▸ **Document segment**
Still think Danny Rohl would be a young and capable successor to Oliver Glasner but I hope the board will move heaven and earth to persuade him to stay on even if it means a substantial wage increase.

The mis-handling of the transfer season two years running does not give me much confidence that they will. Probably go for the cheaper and retrograde action of getting the gravel voiced ex Everton manager or, heaven forbid, the ex-England one.
Smile and the world smiles with you……as the saying goes
 
I am not impressed by any of the suggestions and why does this topic (like many other) degenerate into jokes?

Still think Danny Rohl would be a young and capable successor to Oliver Glasner but I hope the board will move heaven and earth to persuade him to stay on even if it means a substantial wage increase.

The mis-handling of the transfer season two years running does not give me much confidence that they will. Probably go for the cheaper and retrograde action of getting the gravel voiced ex Everton manager or, heaven forbid, the ex-England one.
do we have enough bread for him to want a slice of the action? if it doesn't work out for him he might be toast, and nobody's considered the far yeast, it's not going against the grain, the land of the rising bun for example, look at Kamada and what a play baker he's turned out to be.:drunk:
 
Agree the wheels have come off since dougie left.
Won the FA Cup , Charity Shield. Unbeaten in 14. 🤣


Great post! I was thinking there must be a Glasner mk2 out there



who can pick up what is a talented squad and a well organised team and build on the success we’ve enjoyed. I like the sound of Fischer.
Perhaps as important as finding a replacement for Ollie is the need for them to work well with the director of football. The wheels started to come off when Dougie left. He did a great job in identifying good young prospects and bringing them in. He and Ollie felt like the dream team, leaving Parish to look at the bigger picture in terms of growing the club and improving the stadium. Parish has had to shoulder too much of the burden since Dougie bailed out culminating in the events of last month. It remains to be seen whether the new guy can build a strong relationship with Ollie and working with our new CEO convince him that things will improve and he should stay. At the moment it seems like a long shot.
 
that's a good call, or certainly a very interesting one. There are plenty out there - Potter at Ostersund, the guy from Fredrikstad impressed me though I think we might be a bridge too far, his predecessor worked wonders apparently, look at the Brighton coach - if we can do a bit of Dougie-type spotting but for coaches rather than players we can unearth a gem, but we'd be lucky to get three seasons out of them if they prove successful b4 they'd get snapped up by a bigger fish. Maybe someone older, like Lucien Favre, who isn't going to treat us as a stepping stone.

▸ **Problem A**
From the forum discussion about a successor to Oliver Glasner, quote the passage starting at "Perhaps as important" and ending at "a long shot.".
▸ **Problem B**
Summarize the forum discussion about Oliver Glasner's successor in two sentences.
▸ **Problem C**
Carry on the forum discussion about Oliver Glasner's successor from the point at which it ends.

[Dataset records]
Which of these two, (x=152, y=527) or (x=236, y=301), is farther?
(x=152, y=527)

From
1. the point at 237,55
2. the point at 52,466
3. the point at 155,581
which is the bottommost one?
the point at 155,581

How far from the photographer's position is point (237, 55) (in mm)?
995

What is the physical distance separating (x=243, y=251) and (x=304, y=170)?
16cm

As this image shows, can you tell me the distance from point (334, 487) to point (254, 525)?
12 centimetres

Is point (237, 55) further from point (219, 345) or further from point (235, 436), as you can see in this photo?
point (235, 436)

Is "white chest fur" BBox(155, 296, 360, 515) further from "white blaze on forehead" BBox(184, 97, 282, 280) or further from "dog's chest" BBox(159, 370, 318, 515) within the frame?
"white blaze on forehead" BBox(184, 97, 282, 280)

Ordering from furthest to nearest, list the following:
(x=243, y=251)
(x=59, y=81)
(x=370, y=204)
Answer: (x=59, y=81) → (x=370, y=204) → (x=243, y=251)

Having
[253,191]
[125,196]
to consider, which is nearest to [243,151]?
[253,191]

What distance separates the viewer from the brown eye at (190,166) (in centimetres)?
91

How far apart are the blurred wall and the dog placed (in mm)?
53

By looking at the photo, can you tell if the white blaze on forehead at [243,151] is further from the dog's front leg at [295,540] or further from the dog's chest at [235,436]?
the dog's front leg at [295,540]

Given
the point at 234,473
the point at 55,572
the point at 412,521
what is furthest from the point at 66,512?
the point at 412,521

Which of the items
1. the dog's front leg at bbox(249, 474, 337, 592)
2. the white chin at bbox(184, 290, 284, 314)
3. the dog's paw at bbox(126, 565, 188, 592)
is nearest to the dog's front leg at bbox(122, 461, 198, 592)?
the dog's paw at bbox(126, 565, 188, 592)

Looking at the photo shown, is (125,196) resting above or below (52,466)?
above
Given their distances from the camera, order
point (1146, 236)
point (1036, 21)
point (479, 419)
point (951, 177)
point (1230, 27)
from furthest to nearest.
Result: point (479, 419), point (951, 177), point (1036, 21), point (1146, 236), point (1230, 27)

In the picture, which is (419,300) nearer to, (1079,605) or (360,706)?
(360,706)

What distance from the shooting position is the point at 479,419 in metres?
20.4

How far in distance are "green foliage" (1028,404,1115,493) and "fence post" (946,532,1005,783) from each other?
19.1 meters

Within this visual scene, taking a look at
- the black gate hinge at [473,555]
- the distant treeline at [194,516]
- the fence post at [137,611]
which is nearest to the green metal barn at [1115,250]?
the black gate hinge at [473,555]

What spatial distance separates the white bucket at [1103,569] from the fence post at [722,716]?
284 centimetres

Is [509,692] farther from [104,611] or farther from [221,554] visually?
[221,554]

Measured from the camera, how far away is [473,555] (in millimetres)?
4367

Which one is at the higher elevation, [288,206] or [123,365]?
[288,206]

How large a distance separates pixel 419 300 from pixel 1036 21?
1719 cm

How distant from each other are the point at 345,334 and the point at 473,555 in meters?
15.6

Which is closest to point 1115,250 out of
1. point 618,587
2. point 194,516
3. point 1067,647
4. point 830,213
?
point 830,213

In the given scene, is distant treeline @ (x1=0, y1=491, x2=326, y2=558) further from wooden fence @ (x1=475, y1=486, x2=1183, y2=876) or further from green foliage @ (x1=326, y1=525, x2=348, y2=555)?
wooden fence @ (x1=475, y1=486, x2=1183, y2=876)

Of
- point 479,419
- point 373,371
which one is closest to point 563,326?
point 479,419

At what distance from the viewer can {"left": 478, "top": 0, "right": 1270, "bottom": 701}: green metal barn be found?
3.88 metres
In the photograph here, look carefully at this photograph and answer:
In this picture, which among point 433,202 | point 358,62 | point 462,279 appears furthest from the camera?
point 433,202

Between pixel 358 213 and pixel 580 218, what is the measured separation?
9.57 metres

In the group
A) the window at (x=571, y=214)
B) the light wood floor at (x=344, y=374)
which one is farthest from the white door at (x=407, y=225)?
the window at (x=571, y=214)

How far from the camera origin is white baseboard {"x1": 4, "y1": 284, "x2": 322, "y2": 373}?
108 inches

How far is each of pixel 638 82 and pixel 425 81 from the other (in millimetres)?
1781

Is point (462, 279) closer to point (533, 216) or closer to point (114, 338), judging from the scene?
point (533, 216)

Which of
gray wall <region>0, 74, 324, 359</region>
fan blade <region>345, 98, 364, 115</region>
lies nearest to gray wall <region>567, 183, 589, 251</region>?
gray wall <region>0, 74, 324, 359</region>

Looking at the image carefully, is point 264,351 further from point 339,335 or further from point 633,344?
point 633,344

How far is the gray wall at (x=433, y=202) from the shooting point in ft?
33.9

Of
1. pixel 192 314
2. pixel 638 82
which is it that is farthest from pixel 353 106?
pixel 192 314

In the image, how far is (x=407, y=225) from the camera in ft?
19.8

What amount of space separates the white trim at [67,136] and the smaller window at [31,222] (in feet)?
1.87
---
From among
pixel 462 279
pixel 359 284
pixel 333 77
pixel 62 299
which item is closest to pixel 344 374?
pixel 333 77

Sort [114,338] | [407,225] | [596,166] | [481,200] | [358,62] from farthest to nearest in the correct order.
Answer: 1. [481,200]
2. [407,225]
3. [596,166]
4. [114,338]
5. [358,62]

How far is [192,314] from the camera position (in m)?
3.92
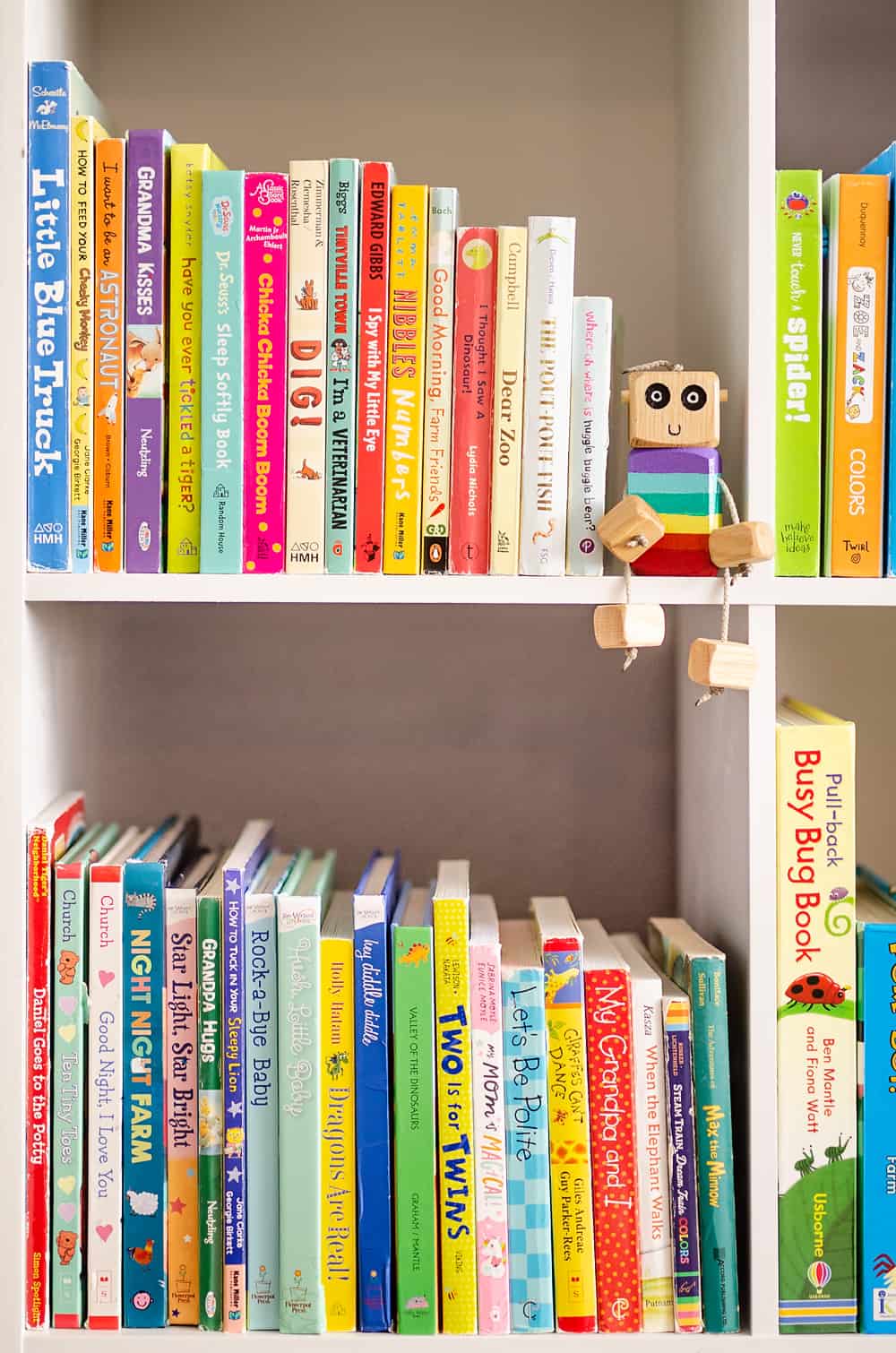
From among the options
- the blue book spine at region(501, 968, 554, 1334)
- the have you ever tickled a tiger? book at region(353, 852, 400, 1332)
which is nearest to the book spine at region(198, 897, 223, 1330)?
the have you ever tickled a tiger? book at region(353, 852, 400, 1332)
--
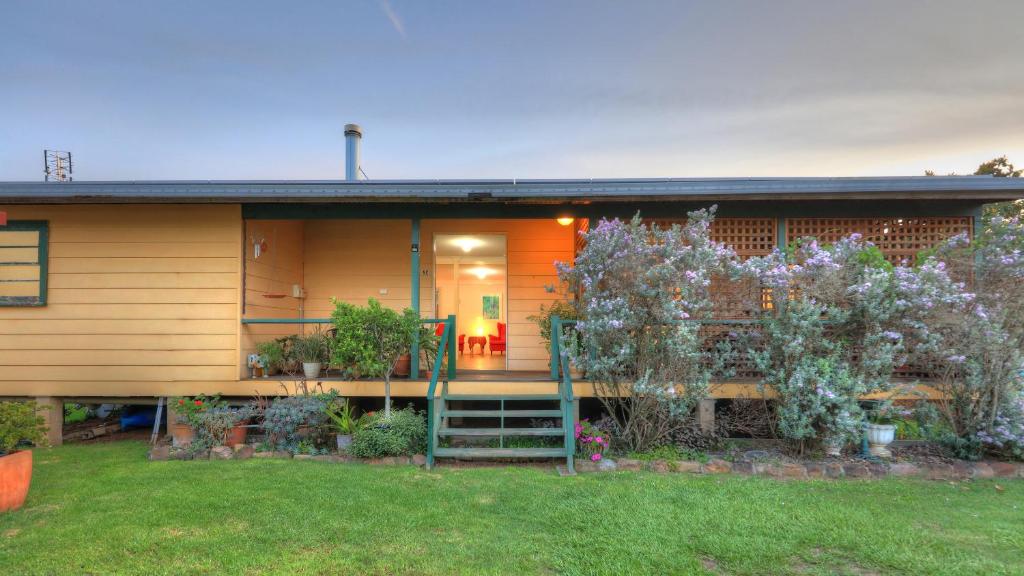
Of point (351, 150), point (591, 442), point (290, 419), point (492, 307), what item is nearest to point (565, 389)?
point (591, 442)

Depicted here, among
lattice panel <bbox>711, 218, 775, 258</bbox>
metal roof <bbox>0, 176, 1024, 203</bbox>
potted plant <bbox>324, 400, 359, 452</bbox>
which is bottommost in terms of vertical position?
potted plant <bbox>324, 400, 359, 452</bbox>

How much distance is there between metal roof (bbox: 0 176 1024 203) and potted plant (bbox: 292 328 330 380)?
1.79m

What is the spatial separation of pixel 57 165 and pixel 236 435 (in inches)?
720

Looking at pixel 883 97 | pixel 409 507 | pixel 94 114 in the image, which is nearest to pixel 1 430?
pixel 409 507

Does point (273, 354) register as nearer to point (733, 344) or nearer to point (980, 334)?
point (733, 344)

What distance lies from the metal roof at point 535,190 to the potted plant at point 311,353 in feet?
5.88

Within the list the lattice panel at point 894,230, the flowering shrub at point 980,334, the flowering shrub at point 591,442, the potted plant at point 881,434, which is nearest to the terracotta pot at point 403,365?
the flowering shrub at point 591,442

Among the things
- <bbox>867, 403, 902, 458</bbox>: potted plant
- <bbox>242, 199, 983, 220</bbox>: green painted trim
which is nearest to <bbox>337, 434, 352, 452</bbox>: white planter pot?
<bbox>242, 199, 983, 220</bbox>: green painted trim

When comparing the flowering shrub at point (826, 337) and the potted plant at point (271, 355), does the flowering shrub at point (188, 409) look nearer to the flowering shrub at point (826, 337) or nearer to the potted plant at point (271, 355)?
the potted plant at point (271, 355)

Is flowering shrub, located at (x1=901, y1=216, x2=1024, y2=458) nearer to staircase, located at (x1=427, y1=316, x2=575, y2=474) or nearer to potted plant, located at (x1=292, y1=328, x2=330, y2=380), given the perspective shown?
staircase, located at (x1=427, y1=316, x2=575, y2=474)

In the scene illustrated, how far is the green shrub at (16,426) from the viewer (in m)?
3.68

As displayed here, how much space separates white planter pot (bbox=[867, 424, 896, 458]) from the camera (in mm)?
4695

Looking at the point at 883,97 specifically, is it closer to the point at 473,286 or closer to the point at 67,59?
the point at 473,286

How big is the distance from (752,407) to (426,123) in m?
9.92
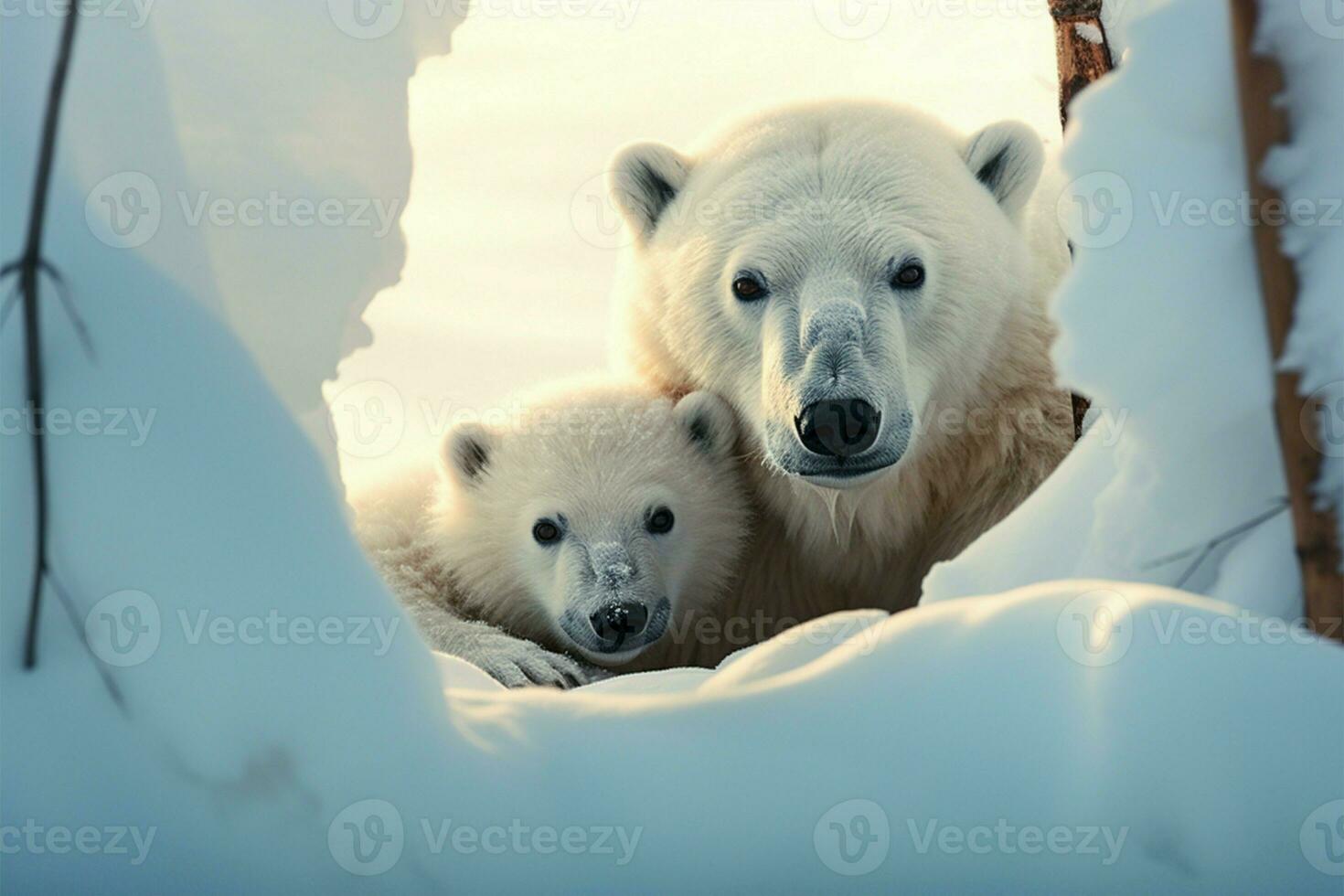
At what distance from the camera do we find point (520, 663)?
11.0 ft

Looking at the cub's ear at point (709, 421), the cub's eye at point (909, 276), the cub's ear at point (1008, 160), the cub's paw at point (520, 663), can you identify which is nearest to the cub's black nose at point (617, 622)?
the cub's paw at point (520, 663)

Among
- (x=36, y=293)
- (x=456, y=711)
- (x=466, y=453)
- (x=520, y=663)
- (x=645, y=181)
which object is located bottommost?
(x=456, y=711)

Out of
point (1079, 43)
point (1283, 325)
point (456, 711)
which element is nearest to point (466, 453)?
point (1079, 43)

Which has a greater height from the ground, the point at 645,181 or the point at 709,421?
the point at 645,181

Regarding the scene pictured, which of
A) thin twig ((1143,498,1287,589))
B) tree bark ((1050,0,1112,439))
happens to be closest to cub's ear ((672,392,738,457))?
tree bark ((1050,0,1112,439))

▸ **Response area A**
Perhaps as important as finding a replacement for Ollie is the need for them to work well with the director of football. The wheels started to come off when Dougie left. He did a great job in identifying good young prospects and bringing them in. He and Ollie felt like the dream team, leaving Parish to look at the bigger picture in terms of growing the club and improving the stadium. Parish has had to shoulder too much of the burden since Dougie bailed out culminating in the events of last month. It remains to be seen whether the new guy can build a strong relationship with Ollie and working with our new CEO convince him that things will improve and he should stay. At the moment it seems like a long shot.

▸ **Response area B**
Posters discuss who might replace Oliver Glasner and suggest names such as Danny Rohl, Fischer and Lucien Favre, though one hopes the board will persuade Glasner to stay even at the cost of a big wage increase. Others say things went wrong after Dougie left, and one criticizes how the transfer window was handled two years running.

▸ **Response area C**
We could be that bigger fish come May though !👍
 
Agree the wheels have come off since dougie left.
Won the FA Cup , Charity Shield. Unbeaten in 14. 🤣
It’s a thread about Ollie leaving. I’m suggesting things started to go wrong with relationships when Dougie left and Parish had to work with Ollie on incoming transfers while needing to make money on sales. Thankfully all is well on the field this season so far.
 
It’s a thread about Ollie leaving. I’m suggesting things started to go wrong with relationships when Dougie left and Parish had to work with Ollie on incoming transfers while needing to make money on sales. Thankfully all is well on the field this season so far.
The problem here though, is Glasner is not leaving. At least not yet.

But some posters like to read too much into the rubbish made up by so-called 'reporters', and run with their own made-up opinions, which are taken as facts.

I imagine that all is well off-field, as well as on-field.
 
The problem here though, is Glasner is not leaving. At least not yet.

But some posters like to read too much into the rubbish made up by so-called 'reporters', and run with their own made-up opinions, which are taken as facts.

I imagine that all is well off-field, as well as on-field.
I’m inclined to agree that things aren’t as bad as click bait suggests. However, I’ve never been convinced Glasner would extend his contract so we may as well enjoy this season. Whatever happens he will leave us better than when he found us.